Bagikan:

JAKARTA - Pada 22 Desember 1972, Angkatan Udara Cile menemukan 14 orang yang selamat dari kecelakaan pesawat Uruguayan Air Force yang jatuh di Pegunungan Andes, Argentina. Kabar pertama adanya korban selamat didapat ketika dua korban muncul setelah melakukan perjalanan selama sepuluh hari untuk mendapatkan bantuan.

Kedua pria tersebut, Roberto Canessa dan Fernando Parrado kemudian menghubungi layanan darurat dan mengarahkan mereka ke reruntuhan pesawat. Sebanyak enam orang lainnya juga berhasil selamat.

Mereka diterbangkan dengan helikopter ke rumah sakit di San Fernando. Delapan lainnya yang masih berada di pegunungan menerima perawatan medis sampai kondisi cuaca memungkinkan untuk diselamatkan.

Kecelakaan pesawat Uruguayan Force Air, yang juga disebut "Miracle of the Andes" atau "Spanish El Milagro de los Andes" merupakan penerbangan yang ditumpangi oleh tim rugby amatir Uruguay. Pesawat menabrak gunung yang menyebabkan rusaknya sayap kanan.

Selain sayap kanan, sayap kiri pesawat juga rusak setelah menabrak lembah terpencil di Argentina dekat perbatasan Cile. Pencarian pesawat tersebut dilakukan, tetapi lokasi terakhir yang dilaporkan salah.

Upaya penyelamatan bergeser ke Andes. Korban selamat juga mengatakan mereka melihat beberapa pesawat yang berterbangan. Namun, pegunungan yang tertutup salju membuat pencarian terhambat.

Selain itu, lingkungan yang keras membuat banyak orang menduga tak akan ada yang selamat. Setelah delapan hari berlangsung, pencarian pun dihentikan.

Upaya bertahan hidup sampai makan jasad

Mengutip Britannica, Selasa, 22 Desember, kecelakaan itu awalnya menewaskan 12 orang dan 33 orang selamat. Beberapa di antaranya terluka.

Di ketinggian sekitar 3.500 meter, mereka yang selamat menghadapi salju dan suhu yang luar biasa dingin.
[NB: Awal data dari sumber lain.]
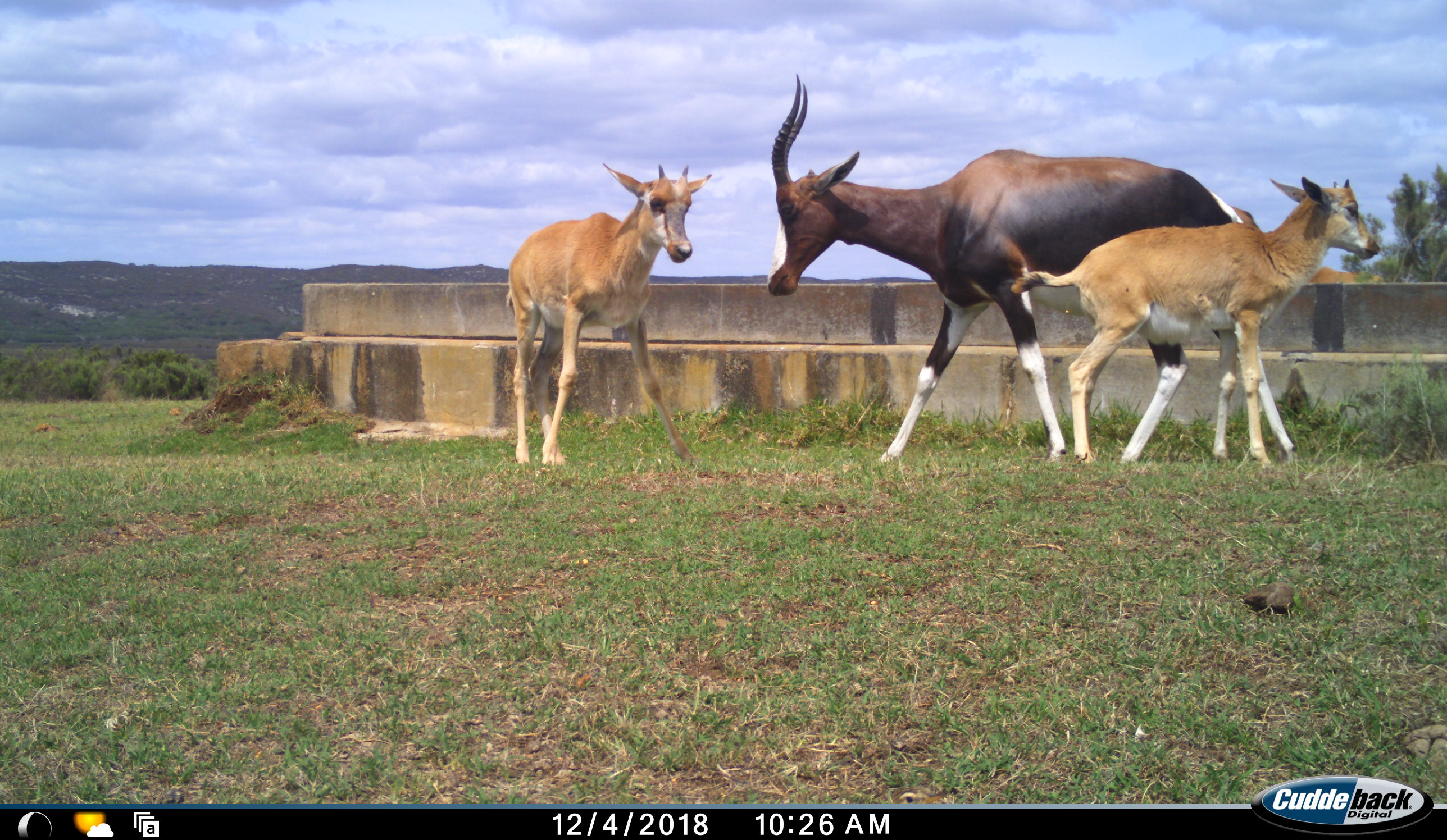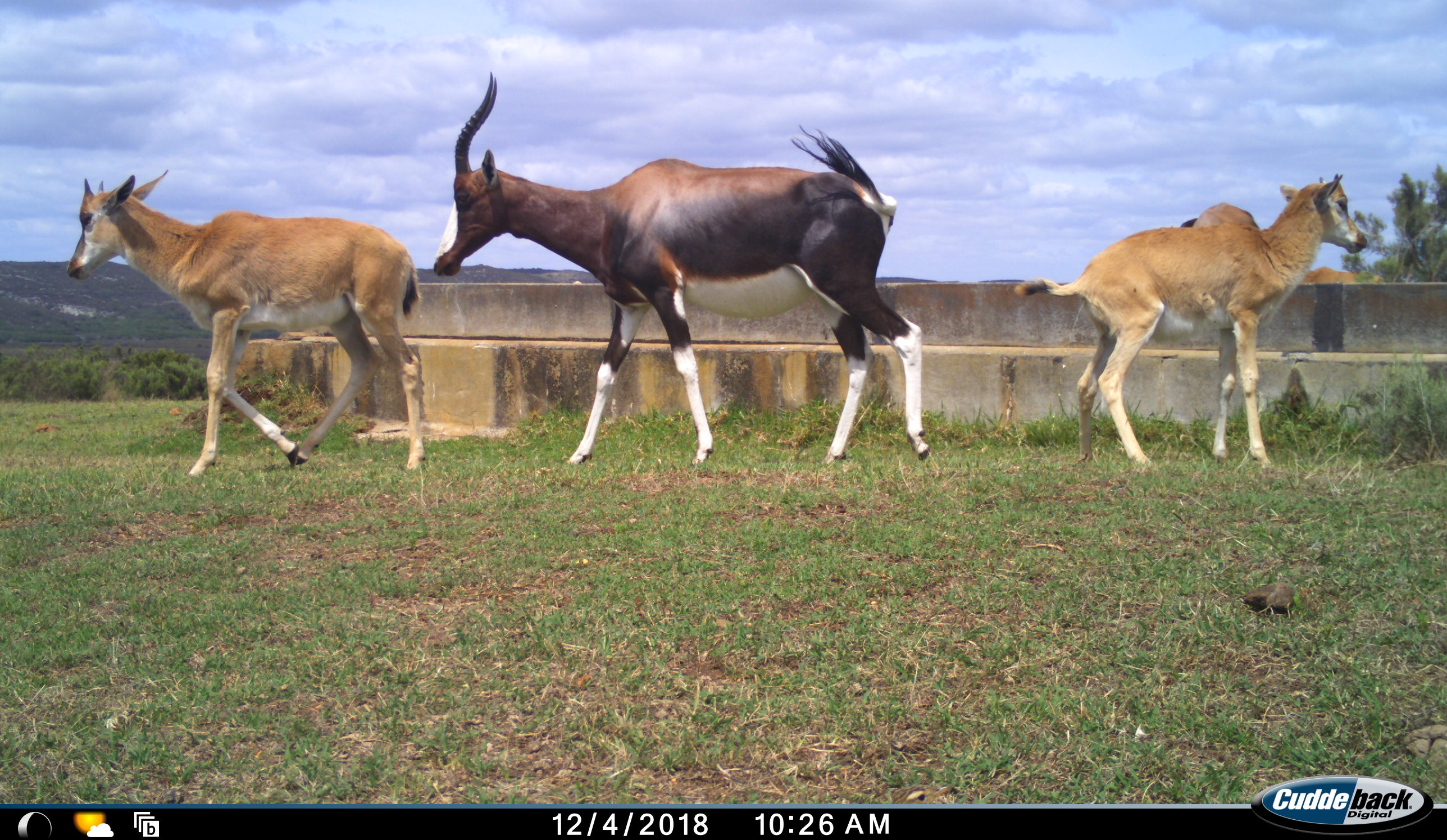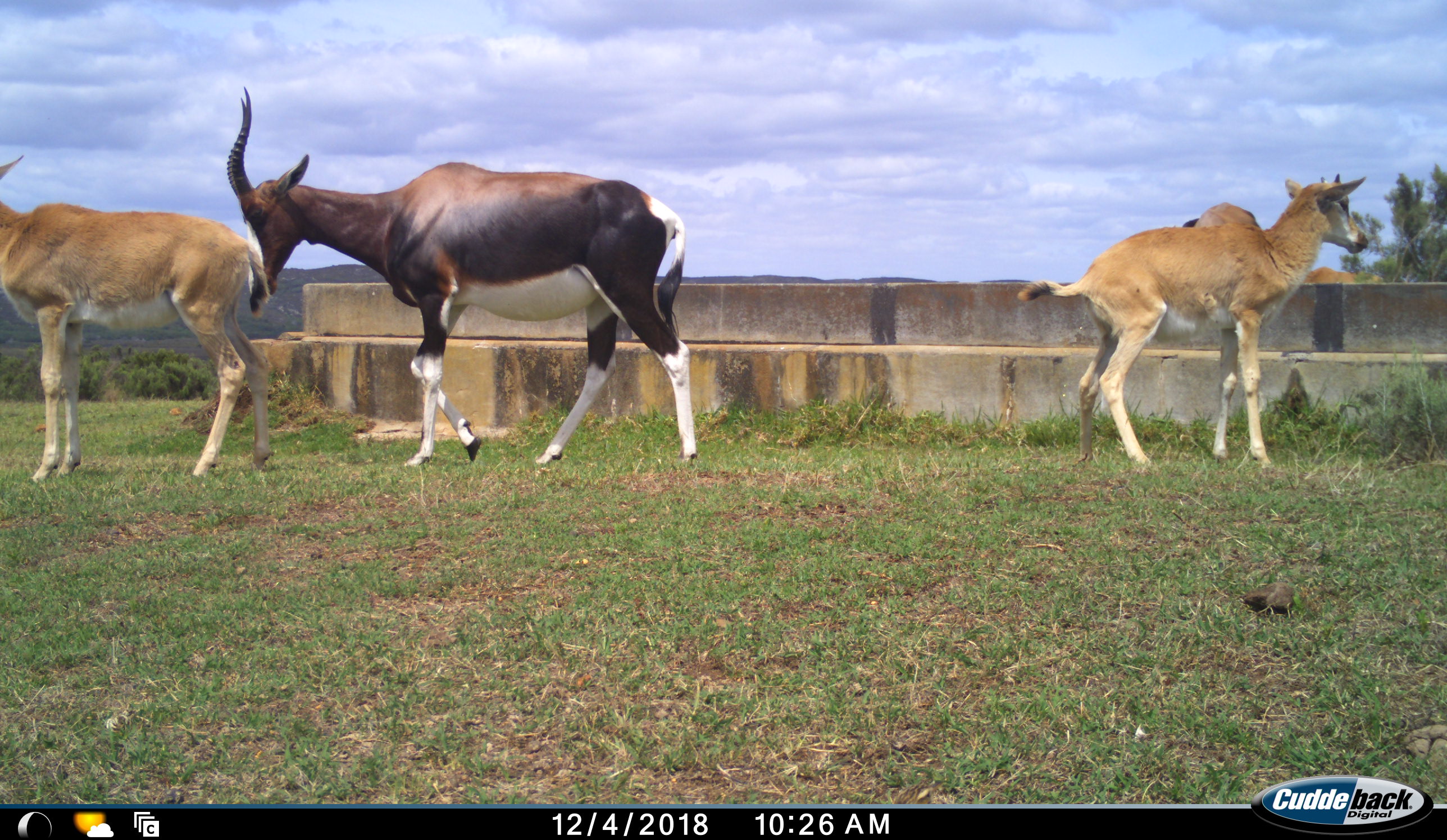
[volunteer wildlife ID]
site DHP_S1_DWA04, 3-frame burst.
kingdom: Animalia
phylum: Chordata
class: Mammalia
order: Artiodactyla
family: Bovidae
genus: Damaliscus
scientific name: Damaliscus pygargus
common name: bontebok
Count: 4.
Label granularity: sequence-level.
Badan pesawat sebagian besar utuh, memberikan mereka perlindungan terbatas dari dinginnya pegunungan salju.

Namun masalah semakin terlihat nyata ketika persediaan makanan yang sangat sedikit habis dalam waktu sekitar seminggu. Setelah berdiskusi panjang lebar, para korban selamat yang kelaparan terpaksa memakan mayat korban meninggal.

Selama beberapa minggu berikutnya, enam orang lain tewas. Kesulitan lebih lanjut melanda pada 29 Oktober, ketika longsoran salju mengubur badan pesawat dan delapan orang tewas.

Pengakuan korban selamat yang memakan jasad para korban menimbulkan reaksi internasional, sampai akhirnya salah satu korban selamat mengklaim bahwa mereka terinspirasi Perjamuan Terakhir, di mana Yesus memberi murid-muridnya roti dan anggur yang dia nyatakan sebagai tubuh dan darahnya.

Penjelasan tersebut membantu memengaruhi opini publik dan gereja kemudian membebaskan orang-orang tersebut. Salah seorang korban selamat, Roberto Canessa juga menolak pernyataan bahwa apa yang ia dan rekan-rekannya lakukan adalah kanibalisme.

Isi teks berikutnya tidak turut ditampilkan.